Neste sentido, vale lembrar que experiências de gestão baseados na parceria público-privada, a exemplo das Organizações Sociais – OSs já demonstraram não ser mais efetivas que modelos de prestação direta. Modelos com OSs carregam ônus de maiores custos administrativos ao setor público para execução dos contratos, facilitação de corrupção e outras irregularidades divulgadas na grande mídia. Investimentos estatais apostando na terceirização podem lograr algum êxito inicial, mas se mostram pouco sustentáveis, com fácil desmonte, afora precarização cada vez mais intensa do trabalho em saúde, desperdiçando esforços e profissionais qualificados, como pode ser visto no caso recente do Rio de Janeiro.
Além disso, a abertura à iniciativa privada mercantiliza necessidades de saúde, aproveitando-se da capilaridade da APS e da vulnerabilidade da população, possivelmente incentivando despesas por determinados procedimentos dispensáveis e iatrogênicos que tanto podem interessar a grupos privados quanto restringir, em sistemas de gerenciamento com fins econômicos, práticas assistenciais necessárias. A multiplicidade de prestadores na lógica da livre iniciativa e concorrência causa entraves à coordenação do cuidado e complica o acesso à saúde. Ademais, a atenção integral à saúde da população implica em gastos que historicamente no Brasil, mesmo para pessoas ricas, não são arcados pela iniciativa privada.
Práticas da APS que não interessem a grupos econômicos correm risco de serem suprimidas, como atividades voltadas para as populações mais vulneráveis e o enfoque diferenciado em questões de racismo, gênero e violência, além da abordagem crítica sobre determinantes sociais do processo saúde-adoecimento nos territórios de atuação das equipes.
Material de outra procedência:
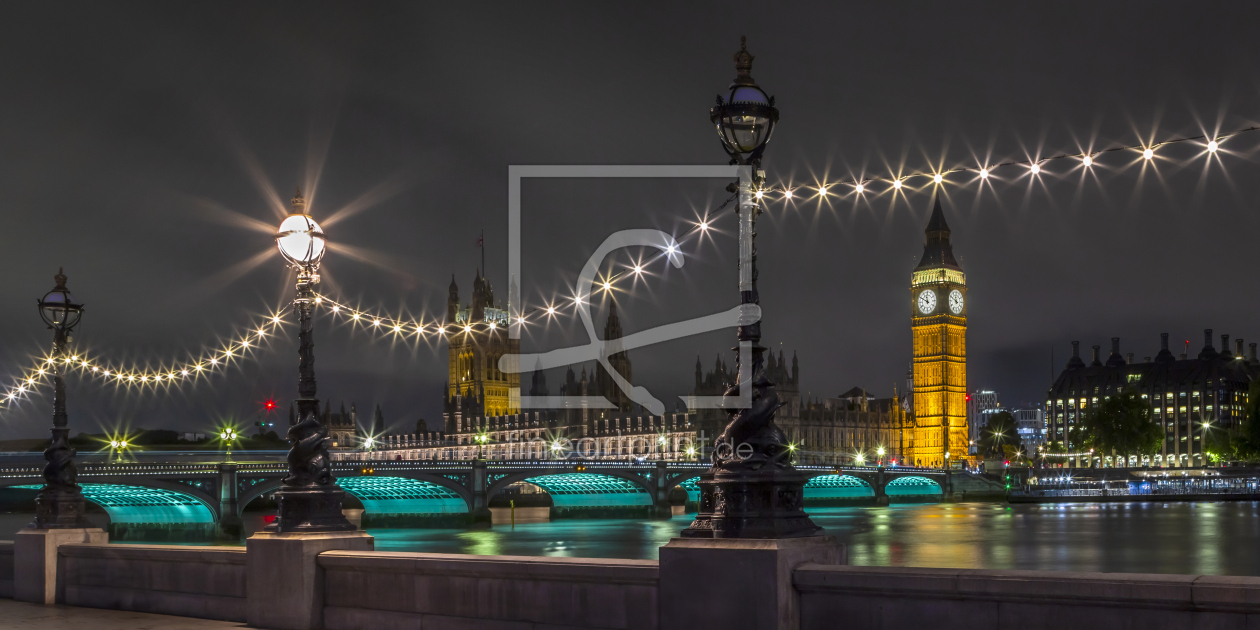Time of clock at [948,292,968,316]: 11:49
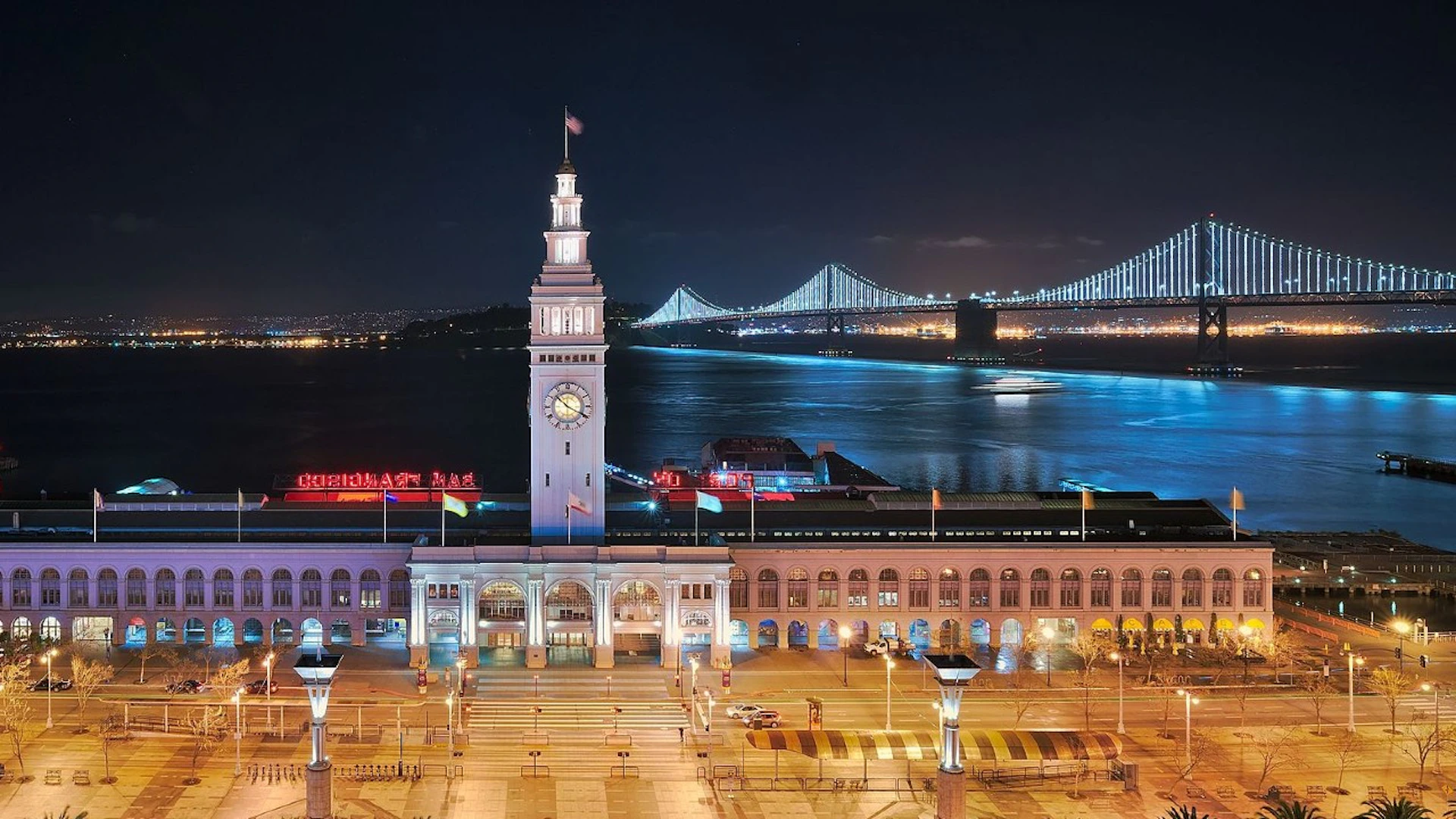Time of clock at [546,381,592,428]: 10:19
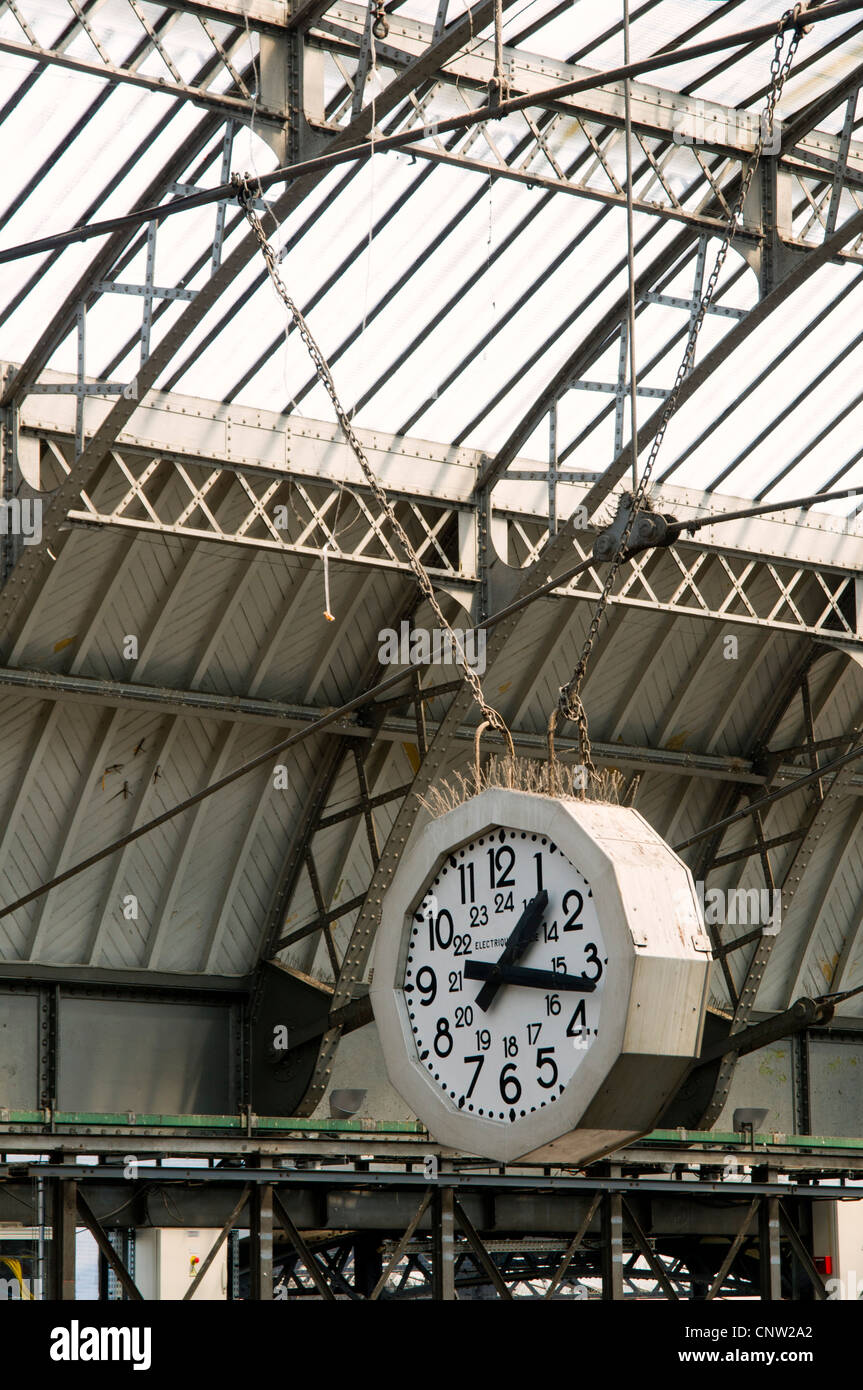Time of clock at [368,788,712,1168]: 1:16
O SUS conta com um orçamento aquém das necessidades, que lhe permite dispender apenas 45% do total de recursos da Saúde no país, apesar de proporcionar cobertura universal e assumir inteiramente a responsabilidade pelo cuidado integral a 75% da população do país. Já o setor privado capta recursos que lhe permite dispender 55% daqueles gastos no atendimento de apenas 25% dos brasileiros. Agraciada com uma invejável política de isenção fiscal e ainda receber outras vantagens concedidas pelos órgão públicos às operadoras de planos e seguros de saúde subtraem recursos que poderiam ser investidos no SUS. Neste contexto, o povo brasileiro subsidia o setor privado que ganha duplamente, ao cobrar pagamento de mensalidade a todos os associados às respectivas carteiras de serviço.
É evidente que o SUS demanda, como qualquer sistema de saúde do mundo, aprimoramento contínuo de seus instrumentos de gestão e de sua implementação, mas exatamente pela complexidade da construção das políticas de saúde isso precisa ser feito a partir de pactuações democráticas, envolvendo as entidades do Controle Social, através do Conselho Nacional de Saúde, bem como os demais entes federativos, gestores do SUS, entidades científicas e sociedade em geral.
Assim, neste momento onde o SUS tem sido essencial no enfrentamento da pandemia de COVID-19 salvando milhões de pessoas, deslocar a discussão do seu subfinanciamento para soluções mágicas advindas do sistema privado sem nenhuma discussão com a sociedade, não parece ser uma saída justa com a história e o papel do SUS na sociedade brasileira. O SUS é um dos maiores patrimônios da nossa sociedade!
Enfim, diante de todo o exposto, a Sociedade Brasileira de Medicina de Família e Comunidade manifesta seu posicionamento contrário aos termos do decreto 10.530 de 26 de outubro de 2020 e às demais iniciativas de privatização da Atenção Primária à Saúde dentro do SUS e conclama a sociedade em geral e suas entidades representativas para conformação de uma Frente ampla em Defesa do Sistema Único de Saúde e da Estratégia Saúde da Família.